The NetBackup VCS cluster resource is showing ONLINE when NetBackup is down.

book

Article ID: 100047929

calendar_today

Updated On:

Description

Error Message

Running bpps -a shows the processes are down.

Running the cluster monitor script returns a status 100 indicating that NetBackup is down, however the NetBackup VCS agent is still reporting to VCS that NetBackup is running. The NetBackup_A agent log does capture the problem correctly. In this case the nbstserv process was down:

VCS INFO V-16-2-13716 Thread(307) Resource(server_NB): Output of the completed operation (monitor)
==============================================
Some Processes are DOWN while others are UP
Following Process are found DOWN: nbstserv

The following message is the root cause of the problem:

VCS INFO V-16-2-13845 Thread(307) Resource(server_NB): Output of the timed out operation (clean)
==============================================
awk: record ` root 24976 1...' has too many fields record number 50

When there is a problem detected in the cluster, the engine_A log shows that VCS was trying to offline NB, but it kept failing:

2020/03/19 07:40:30 VCS ERROR V-16-2-13067 (sbpnd01ba144) Agent is calling clean for resource(server_NBU) because the resource became OFFLINE unexpectedly, on its own.
2020/03/19 07:41:32 VCS ERROR V-16-2-13006 (sbpnd01ba144) Resource(server_NBU): clean procedure did not complete within the expected time.

Cause

The "too many fields" message comes from the version of awk on Solaris.  That program is used by various NetBackup commands to parse the process table output, and awk can fail if any line of the output exceeds its limits; number of words on a line, or number of characters on a line.

The command lines for some NetBackup processes (such as nbwmc, mqbroker, or even bpbrm) may exceed the limits that awk can handle. 

When that happens, the start or stop script cannot accurately determine whether processes are running, and VCS cannot determine the correct status/state of the NetBackup processes.  This issue can affect the NetBackup commands netbackup, bp.kill_all, and bp.start_all.

Resolution

The inability to shutdown NetBackup cleanly has a negative impact on VCS cluster fail-over on Solaris.

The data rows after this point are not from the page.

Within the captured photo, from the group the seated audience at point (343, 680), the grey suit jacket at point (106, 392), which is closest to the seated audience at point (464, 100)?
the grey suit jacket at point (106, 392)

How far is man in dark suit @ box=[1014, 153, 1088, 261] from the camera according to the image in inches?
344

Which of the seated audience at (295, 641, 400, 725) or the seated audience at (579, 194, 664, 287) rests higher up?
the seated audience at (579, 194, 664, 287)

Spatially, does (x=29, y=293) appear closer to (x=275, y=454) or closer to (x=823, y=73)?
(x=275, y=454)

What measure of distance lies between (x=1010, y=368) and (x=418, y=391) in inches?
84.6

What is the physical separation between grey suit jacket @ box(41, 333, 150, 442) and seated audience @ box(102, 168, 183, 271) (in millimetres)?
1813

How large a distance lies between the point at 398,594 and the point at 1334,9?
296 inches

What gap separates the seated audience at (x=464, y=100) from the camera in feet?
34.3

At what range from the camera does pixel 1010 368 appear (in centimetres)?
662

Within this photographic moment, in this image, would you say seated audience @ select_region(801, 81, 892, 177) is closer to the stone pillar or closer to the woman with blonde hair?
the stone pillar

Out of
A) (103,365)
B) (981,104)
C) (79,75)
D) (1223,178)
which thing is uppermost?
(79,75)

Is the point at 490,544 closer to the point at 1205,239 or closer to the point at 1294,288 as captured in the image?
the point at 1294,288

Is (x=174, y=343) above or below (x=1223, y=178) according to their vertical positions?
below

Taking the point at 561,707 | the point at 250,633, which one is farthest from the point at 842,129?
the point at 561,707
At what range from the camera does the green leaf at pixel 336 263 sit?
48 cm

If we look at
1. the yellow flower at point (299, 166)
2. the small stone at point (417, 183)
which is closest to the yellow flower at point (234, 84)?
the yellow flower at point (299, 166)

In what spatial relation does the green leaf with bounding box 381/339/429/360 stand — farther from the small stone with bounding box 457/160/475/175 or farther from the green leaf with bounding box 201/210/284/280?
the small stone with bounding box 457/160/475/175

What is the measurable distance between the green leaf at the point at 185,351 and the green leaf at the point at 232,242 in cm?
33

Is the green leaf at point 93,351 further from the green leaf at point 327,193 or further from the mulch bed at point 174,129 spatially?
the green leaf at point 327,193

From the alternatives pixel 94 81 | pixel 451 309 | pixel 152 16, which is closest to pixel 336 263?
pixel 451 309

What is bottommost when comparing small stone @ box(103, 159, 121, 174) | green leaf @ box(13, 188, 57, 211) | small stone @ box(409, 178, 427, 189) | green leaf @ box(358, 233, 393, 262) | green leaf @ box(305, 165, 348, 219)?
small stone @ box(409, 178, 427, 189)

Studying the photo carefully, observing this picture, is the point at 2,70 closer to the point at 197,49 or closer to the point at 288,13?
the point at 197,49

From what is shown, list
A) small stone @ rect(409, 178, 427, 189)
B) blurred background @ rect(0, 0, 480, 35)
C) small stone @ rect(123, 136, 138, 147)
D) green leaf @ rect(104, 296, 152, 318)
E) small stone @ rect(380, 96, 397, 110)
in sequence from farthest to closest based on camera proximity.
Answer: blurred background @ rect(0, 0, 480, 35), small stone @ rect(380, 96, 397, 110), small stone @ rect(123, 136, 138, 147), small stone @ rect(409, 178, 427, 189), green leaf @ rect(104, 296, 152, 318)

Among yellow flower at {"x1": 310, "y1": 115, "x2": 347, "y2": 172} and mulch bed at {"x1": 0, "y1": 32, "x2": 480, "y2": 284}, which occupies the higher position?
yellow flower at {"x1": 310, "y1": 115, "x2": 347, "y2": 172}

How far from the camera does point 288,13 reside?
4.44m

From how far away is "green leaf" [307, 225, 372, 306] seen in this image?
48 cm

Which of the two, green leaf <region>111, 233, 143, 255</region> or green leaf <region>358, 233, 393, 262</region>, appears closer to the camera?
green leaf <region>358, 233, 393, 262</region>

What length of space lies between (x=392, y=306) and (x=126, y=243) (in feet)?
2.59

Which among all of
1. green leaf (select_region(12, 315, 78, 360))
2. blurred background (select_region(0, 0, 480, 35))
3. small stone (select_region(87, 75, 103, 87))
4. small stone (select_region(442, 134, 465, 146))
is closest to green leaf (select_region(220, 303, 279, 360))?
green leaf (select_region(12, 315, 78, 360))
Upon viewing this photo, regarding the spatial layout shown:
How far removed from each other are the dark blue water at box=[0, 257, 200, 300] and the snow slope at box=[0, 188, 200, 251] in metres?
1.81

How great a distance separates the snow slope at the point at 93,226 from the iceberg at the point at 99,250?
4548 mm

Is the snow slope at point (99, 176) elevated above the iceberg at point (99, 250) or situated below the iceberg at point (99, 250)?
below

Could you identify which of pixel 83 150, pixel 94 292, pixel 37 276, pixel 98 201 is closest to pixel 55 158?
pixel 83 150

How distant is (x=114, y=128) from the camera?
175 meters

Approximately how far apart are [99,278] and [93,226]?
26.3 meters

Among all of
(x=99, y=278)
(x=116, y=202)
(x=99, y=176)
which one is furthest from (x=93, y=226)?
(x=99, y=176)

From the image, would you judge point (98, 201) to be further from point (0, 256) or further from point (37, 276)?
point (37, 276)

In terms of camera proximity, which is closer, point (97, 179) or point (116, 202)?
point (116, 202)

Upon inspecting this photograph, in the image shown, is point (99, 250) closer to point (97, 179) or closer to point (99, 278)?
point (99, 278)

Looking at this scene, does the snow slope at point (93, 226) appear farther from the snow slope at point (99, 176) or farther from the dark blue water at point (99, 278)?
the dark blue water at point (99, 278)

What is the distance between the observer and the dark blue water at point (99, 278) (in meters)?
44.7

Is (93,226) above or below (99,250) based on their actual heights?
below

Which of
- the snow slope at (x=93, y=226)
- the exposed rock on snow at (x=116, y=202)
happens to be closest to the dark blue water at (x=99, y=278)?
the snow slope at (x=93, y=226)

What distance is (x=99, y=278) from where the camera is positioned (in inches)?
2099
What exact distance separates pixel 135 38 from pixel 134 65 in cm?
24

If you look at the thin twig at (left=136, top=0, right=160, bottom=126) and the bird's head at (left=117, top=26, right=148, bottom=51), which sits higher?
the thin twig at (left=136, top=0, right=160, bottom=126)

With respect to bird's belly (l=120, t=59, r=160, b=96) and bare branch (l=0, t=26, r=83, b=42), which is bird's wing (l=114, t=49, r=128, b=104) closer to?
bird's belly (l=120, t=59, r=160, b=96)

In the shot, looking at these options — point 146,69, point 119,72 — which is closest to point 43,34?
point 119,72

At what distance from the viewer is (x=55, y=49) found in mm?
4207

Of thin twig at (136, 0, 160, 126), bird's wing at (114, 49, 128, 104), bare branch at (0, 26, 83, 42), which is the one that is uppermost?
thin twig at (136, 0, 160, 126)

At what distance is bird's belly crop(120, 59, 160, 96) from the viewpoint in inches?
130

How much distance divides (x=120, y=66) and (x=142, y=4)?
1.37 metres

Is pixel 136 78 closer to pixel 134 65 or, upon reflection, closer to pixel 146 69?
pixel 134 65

A fix for this issue is available by applying an emergency engineering binary (EEB), from E-Track 4000186, to the master server.  A formal resolution to this issue will be part of a future NetBackup release.

 

Issue/Introduction

The NetBackup (NB) Veritas Cluster Server (VCS) cluster resource is showing ONLINE when NetBackup is down. Checking the VCS GUI shows NetBackup is ONLINE and so does hastatus -sum. However bpps shows the NetBackup services are all down. This issue is known to affect NetBackup 8.1 - 8.2 master servers on Solaris; clustered and standalone. A related failure may occur on Solaris media servers.